Task directions » Copy the whole listing below exactly.
(Beginning of Extracted information)
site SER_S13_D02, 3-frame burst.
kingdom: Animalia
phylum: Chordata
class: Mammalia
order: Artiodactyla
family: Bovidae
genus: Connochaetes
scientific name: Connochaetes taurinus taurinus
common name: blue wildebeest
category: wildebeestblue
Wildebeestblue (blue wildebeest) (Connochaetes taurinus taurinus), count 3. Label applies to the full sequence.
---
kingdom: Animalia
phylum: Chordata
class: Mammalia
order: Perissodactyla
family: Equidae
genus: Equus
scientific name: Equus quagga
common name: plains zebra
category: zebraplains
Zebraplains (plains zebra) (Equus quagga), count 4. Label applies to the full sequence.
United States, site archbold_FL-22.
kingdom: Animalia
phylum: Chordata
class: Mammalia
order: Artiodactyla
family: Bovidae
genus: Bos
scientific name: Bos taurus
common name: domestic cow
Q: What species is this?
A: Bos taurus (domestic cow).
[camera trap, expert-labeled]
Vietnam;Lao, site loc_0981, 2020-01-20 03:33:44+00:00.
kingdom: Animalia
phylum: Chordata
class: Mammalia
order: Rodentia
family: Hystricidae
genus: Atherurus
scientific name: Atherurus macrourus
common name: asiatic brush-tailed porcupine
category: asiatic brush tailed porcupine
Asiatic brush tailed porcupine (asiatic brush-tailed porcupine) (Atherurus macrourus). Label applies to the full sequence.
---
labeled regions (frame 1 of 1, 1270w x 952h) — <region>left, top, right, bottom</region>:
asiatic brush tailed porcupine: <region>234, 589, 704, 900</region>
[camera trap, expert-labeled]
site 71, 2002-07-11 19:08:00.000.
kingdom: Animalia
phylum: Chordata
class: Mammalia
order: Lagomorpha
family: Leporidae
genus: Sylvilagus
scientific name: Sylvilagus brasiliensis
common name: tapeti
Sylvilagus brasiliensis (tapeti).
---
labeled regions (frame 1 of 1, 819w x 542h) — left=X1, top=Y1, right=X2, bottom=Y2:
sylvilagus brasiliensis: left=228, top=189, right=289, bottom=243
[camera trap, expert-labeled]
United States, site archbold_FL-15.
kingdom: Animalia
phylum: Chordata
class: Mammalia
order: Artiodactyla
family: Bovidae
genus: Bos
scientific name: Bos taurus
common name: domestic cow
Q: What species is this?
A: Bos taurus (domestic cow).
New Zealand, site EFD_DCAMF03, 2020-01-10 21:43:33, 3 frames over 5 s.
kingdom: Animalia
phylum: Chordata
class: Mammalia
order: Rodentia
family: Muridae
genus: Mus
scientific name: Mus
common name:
(End of Extracted information)
Response to the task »
site SER_S13_D02, 3-frame burst.
kingdom: Animalia
phylum: Chordata
class: Mammalia
order: Artiodactyla
family: Bovidae
genus: Connochaetes
scientific name: Connochaetes taurinus taurinus
common name: blue wildebeest
category: wildebeestblue
Wildebeestblue (blue wildebeest) (Connochaetes taurinus taurinus), count 3. Label applies to the full sequence.
---
kingdom: Animalia
phylum: Chordata
class: Mammalia
order: Perissodactyla
family: Equidae
genus: Equus
scientific name: Equus quagga
common name: plains zebra
category: zebraplains
Zebraplains (plains zebra) (Equus quagga), count 4. Label applies to the full sequence.
United States, site archbold_FL-22.
kingdom: Animalia
phylum: Chordata
class: Mammalia
order: Artiodactyla
family: Bovidae
genus: Bos
scientific name: Bos taurus
common name: domestic cow
Q: What species is this?
A: Bos taurus (domestic cow).
[camera trap, expert-labeled]
Vietnam;Lao, site loc_0981, 2020-01-20 03:33:44+00:00.
kingdom: Animalia
phylum: Chordata
class: Mammalia
order: Rodentia
family: Hystricidae
genus: Atherurus
scientific name: Atherurus macrourus
common name: asiatic brush-tailed porcupine
category: asiatic brush tailed porcupine
Asiatic brush tailed porcupine (asiatic brush-tailed porcupine) (Atherurus macrourus). Label applies to the full sequence.
---
labeled regions (frame 1 of 1, 1270w x 952h) — <region>left, top, right, bottom</region>:
asiatic brush tailed porcupine: <region>234, 589, 704, 900</region>
[camera trap, expert-labeled]
site 71, 2002-07-11 19:08:00.000.
kingdom: Animalia
phylum: Chordata
class: Mammalia
order: Lagomorpha
family: Leporidae
genus: Sylvilagus
scientific name: Sylvilagus brasiliensis
common name: tapeti
Sylvilagus brasiliensis (tapeti).
---
labeled regions (frame 1 of 1, 819w x 542h) — left=X1, top=Y1, right=X2, bottom=Y2:
sylvilagus brasiliensis: left=228, top=189, right=289, bottom=243
[camera trap, expert-labeled]
United States, site archbold_FL-15.
kingdom: Animalia
phylum: Chordata
class: Mammalia
order: Artiodactyla
family: Bovidae
genus: Bos
scientific name: Bos taurus
common name: domestic cow
Q: What species is this?
A: Bos taurus (domestic cow).
New Zealand, site EFD_DCAMF03, 2020-01-10 21:43:33, 3 frames over 5 s.
kingdom: Animalia
phylum: Chordata
class: Mammalia
order: Rodentia
family: Muridae
genus: Mus
scientific name: Mus
common name:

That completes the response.